Meaning in Components
Along the extended entry slope, there's a soaring, eighty-five-foot structure of reindeer hides trapped by electrical wires. It can be read as a symbol for the governance and financial structures constraining the Sámi. Like an electrical tower, part heavenly staircase, this part of the exhibit, titled Goavve-, points to the Sámi word for an extreme weather phenomenon, wherein solid sheets of ice appear as varying temperatures thaw and ice over the snow, encasing the reindeers' main winter sustenance, lichen. Goavvi is a consequence of global heating, which is happening up to much more rapidly in the Arctic than elsewhere.

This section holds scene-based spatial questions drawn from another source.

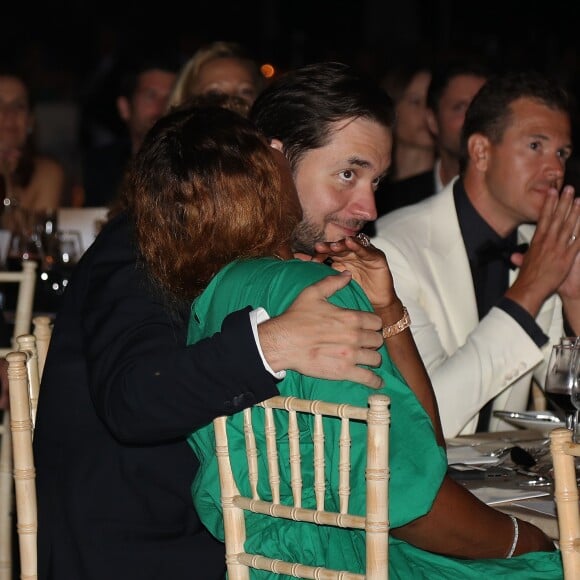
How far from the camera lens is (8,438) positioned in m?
2.98

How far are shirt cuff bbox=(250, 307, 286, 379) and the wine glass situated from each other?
84 centimetres

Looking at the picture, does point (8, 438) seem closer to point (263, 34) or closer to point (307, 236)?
point (307, 236)

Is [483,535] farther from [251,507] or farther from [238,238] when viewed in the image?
[238,238]

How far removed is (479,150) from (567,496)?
5.67 feet

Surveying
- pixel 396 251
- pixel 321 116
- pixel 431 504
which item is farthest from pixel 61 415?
pixel 396 251

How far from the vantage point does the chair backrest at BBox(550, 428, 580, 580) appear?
5.35ft

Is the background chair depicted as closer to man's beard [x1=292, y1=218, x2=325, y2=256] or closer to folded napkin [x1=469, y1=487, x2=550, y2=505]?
man's beard [x1=292, y1=218, x2=325, y2=256]

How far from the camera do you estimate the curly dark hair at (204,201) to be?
1.76 meters

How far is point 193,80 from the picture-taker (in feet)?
15.3

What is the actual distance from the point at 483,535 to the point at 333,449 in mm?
333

A few years back, I met with Sara in a remote town during a icy season and went with Sámi herders on their snowmobiles in chilly conditions as they carried containers of animal nutrition on to the exposed Arctic plains to dispense by hand. These animals crowded round us, digging the icy ground in vain attempts for mossy bits. This resource-intensive and laborious process is having a severe impact on animal rearing—and on the animals' natural survival. But the alternative is starvation. When such conditions become commonplace, reindeer are succumbing—a number from hunger, others suffocating after falling into water bodies through unstable frozen surfaces. In a sense, the art is a tribute to them. "By overlapping of elements, in a way I'm transporting the phenomenon to London," says Sara.
Opposing Belief Systems
The sculpture also highlights the sharp divergence between the western interpretation of power as a commodity to be utilized for profit and livelihood and the Sámi outlook of life force as an natural power in animals, humans, and land. This venue's legacy as a fossil fuel plant is connected to this, as is what the Sámi see as eco-imperialism by Scandinavian states. As they strive to be standard bearers for renewable energy, Nordic nations have locked horns with the Sámi over the building of turbine fields, river barriers, and mines on their native soil; the Sámi argue their legal protections, ways of life, and culture are threatened. "It's very difficult being such a tiny group to protect your rights when the justifications are rooted in global sustainability," Sara comments. "Mining practices has appropriated the rhetoric of ecology, but still it's just attempting to find alternative ways to maintain patterns of expenditure."
Personal Challenges
She and her kin have themselves clashed with the Norwegian government over its ever-stricter regulations on herding. A few years ago, Sara's sibling initiated a set of unsuccessful legal cases over the required reduction of his herd, supposedly to stop overgrazing. As a show of solidarity, Sara created a extended set of pieces titled Pile O'Sápmi comprising a huge drape of numerous animal bones, which was exhibited at the 2017's event Documenta 14 and later purchased by the national institution, where it is displayed in the lobby.